The modern flow of information is driving illegal immigration, according to multiple Border Patrol sector chiefs. If released into the interior of the U.S., some illegal aliens allegedly share their success on social media, or call home and encourage family or friends to cross the border and join them in America, furthering a cycle of illegal border crossings.
Illegal aliens cross into the “Del Rio Sector in large part because of the message that is transmitted among the migrant population,” Jason Owens told staff members of the House Homeland Security Committee during an interview in May and shared with The Daily Signal Thursday. Owens, who has since been promoted to Border Patrol chief, was serving as chief patrol agent of the Del Rio Sector at the time of the interview with House Homeland Security staff.
“When you have folks that make the trip and they come across, they’re in communication with the folks that are back in their home country or their families who may also be thinking about making that journey,” Owens said. “And if they perceive it to be safer or more expedient, they give recommendations, and they do that by phone, they do that on social media outlets.”
The Del Rio Sector in Texas is one of nine border sectors along America’s border with Mexico, and tends to be one of the higher trafficked areas of the border. In fiscal year 2023, which ended Sept. 30, Customs and Border Protection encountered 393,226 illegal aliens in the Del Rio Sector.
“I believe that the migrants communicate the entirety of their experience to their friends and family back home, and that would include what their experience was with whatever processing pathway they were put into,” Owens said.
The “processing pathways” Owens references include the Biden administration’s “lawful pathways,” which have allowed for the release of illegal aliens into the interior of the U.S.
In October, the House Judiciary Committee released findings that at least 3.8 million illegal aliens either have been released into the nation’s interior or successfully evaded the Border Patrol to enter the country since President Joe Biden took office Jan. 20, 2021.
Owens’ observations regarding the communication flow between migrants is not unique to the Del Rio Sector, according to comments made by other sector chiefs during a series of interviews with House Homeland Security staffers conducted between the beginning of May and end of September.
When asked what factors draw migrants to cross the border into the U.S., Rio Grande Valley Sector Chief Patrol Agent Gloria Chavez said, “It would be families that are already in the United States pulling their relatives, you know, encouraging their relatives to come out.”

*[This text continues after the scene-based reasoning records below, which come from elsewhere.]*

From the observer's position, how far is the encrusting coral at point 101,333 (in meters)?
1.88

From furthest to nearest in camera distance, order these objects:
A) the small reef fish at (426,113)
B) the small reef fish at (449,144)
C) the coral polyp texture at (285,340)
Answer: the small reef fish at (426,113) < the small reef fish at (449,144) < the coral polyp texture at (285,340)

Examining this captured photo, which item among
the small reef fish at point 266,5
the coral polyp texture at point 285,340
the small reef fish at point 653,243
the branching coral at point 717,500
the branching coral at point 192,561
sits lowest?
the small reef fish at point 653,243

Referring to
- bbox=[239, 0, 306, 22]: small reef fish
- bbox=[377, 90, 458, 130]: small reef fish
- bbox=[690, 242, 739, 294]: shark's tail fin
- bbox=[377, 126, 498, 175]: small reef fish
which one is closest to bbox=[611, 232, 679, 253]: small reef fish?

Other pull factors include “companies or organizations that are hiring these individuals in the United States that others have told them, ‘Hey, you can get a job here,’ type thing. I think it’s the feedback that people that are here already provide them to encourage them to come,” Chavez said.

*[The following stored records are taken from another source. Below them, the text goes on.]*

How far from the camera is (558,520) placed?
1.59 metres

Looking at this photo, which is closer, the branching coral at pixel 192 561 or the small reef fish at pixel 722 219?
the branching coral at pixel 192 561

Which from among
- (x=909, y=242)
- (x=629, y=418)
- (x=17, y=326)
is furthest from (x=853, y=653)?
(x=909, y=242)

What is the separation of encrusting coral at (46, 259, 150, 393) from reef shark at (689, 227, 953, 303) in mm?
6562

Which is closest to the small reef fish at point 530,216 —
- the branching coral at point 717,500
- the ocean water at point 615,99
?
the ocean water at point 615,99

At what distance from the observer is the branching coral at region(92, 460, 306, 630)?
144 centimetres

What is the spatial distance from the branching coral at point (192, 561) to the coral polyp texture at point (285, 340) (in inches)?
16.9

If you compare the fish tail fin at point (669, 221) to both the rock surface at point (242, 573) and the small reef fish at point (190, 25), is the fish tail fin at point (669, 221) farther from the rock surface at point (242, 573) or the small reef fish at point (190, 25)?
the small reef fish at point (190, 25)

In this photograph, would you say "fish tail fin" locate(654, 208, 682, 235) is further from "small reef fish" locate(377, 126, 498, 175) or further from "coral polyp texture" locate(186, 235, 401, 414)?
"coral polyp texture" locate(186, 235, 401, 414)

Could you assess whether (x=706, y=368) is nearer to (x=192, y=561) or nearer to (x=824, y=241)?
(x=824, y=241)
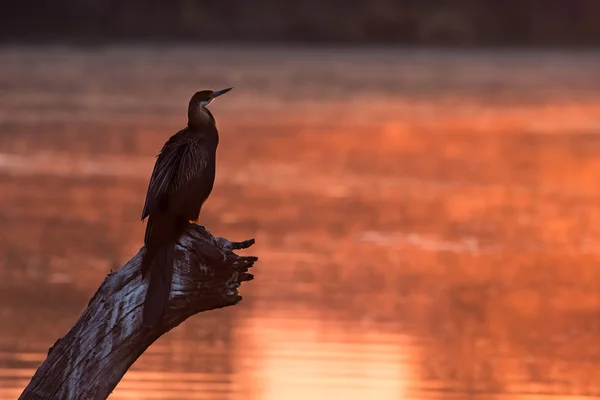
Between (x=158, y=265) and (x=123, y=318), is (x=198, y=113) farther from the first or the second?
(x=123, y=318)

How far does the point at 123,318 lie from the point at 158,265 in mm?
173

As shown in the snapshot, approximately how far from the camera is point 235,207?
12.9 m

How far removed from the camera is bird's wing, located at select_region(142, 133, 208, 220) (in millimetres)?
4582

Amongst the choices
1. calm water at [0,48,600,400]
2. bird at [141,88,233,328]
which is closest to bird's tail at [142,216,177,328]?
bird at [141,88,233,328]

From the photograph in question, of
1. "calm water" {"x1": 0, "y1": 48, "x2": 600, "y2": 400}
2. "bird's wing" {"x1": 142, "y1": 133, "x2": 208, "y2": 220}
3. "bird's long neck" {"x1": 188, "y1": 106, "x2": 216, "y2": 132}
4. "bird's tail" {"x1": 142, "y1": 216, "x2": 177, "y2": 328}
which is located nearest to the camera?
"bird's tail" {"x1": 142, "y1": 216, "x2": 177, "y2": 328}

During an interview with Laredo Sector Chief Patrol Agent Joel Martinez, a Homeland Security staffer asked whether illegal aliens would still come to the U.S. even after being informed that the journey was hard and long if they knew they would be released into the U.S.
“Yes,” Martinez answered.
“How else do they find out about information?” the staffer pressed. “It’s not just the cartel, right? Family that’s already come, do they call back?”
“Yes,” the agent said.
“And some people … wait in Mexico to see if the people they were with are successful before they cross?”
“Yes,” he said.
“Do you think that that has a large influence on whether a person decides to cross into the United States?” the Homeland Security staff member asked.

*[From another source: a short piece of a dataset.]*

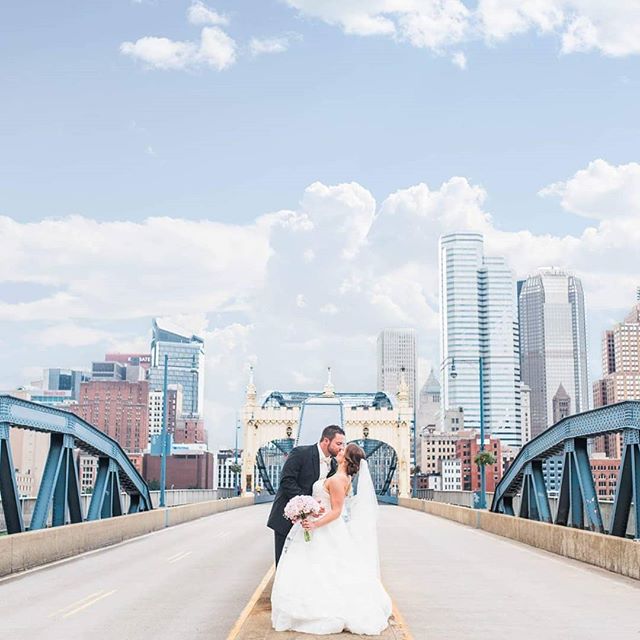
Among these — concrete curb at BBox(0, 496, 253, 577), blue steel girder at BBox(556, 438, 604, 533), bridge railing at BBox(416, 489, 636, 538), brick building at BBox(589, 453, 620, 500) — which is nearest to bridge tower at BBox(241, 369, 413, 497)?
bridge railing at BBox(416, 489, 636, 538)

“Yes,” Martinez responded.
The widespread use of social media has also made it easy for migrants and “smuggling outfits” to use platforms like TikTok to share how and where to cross the border illegally, Yuma Sector Deputy Chief Patrol Agent Dustin Caudle said during his interview with representatives from the House Homeland Security Committee.
TikTok videos show migrant’s “firsthand accounts of which trails to take, where the border wall ended, which gap to exploit, you know, where to stay, all of those things,” Caudle said.
The information dissemination has changed the patterns of illegal immigration, according to El Paso Sector Chief Patrol Agent Anthony Good and Tucson Sector Chief Patrol Agent John Modlin.
If an illegal alien is released from Customs and Border Protection, Good says, “then that person that was released will get on social media and say, ‘Hey, look at me, I’ve been released.’ And then that creates a draw specifically to that area,” he said. “So, if it happens in El Paso and they post that on social media, that will create a draw to El Paso, same for any other sector.”
Modlin told Homeland Security Committee staff members that when he started his career, “immigration flows took months to change, and now it seemingly can change overnight because people are livestreaming themselves crossing the border. They’re sending it back to—their families are seeing it. People in the area they come from see it.”
The Tucson Sector chief added that “there’s not the air of mystery to the border that there used to be, because people can leave their country and then, however long it takes them, a couple weeks to get here, and then they’re inside the United States, and then they’re in Kansas City, or they’re wherever their destination is, they’re there and they’re in communication with their families.”
CBP encountered a record 2.4 million illegal aliens at the southern border in fiscal year 2023, and over 6.6 million illegal aliens have been encountered at the U.S. border with Mexico since the start of the Biden administration.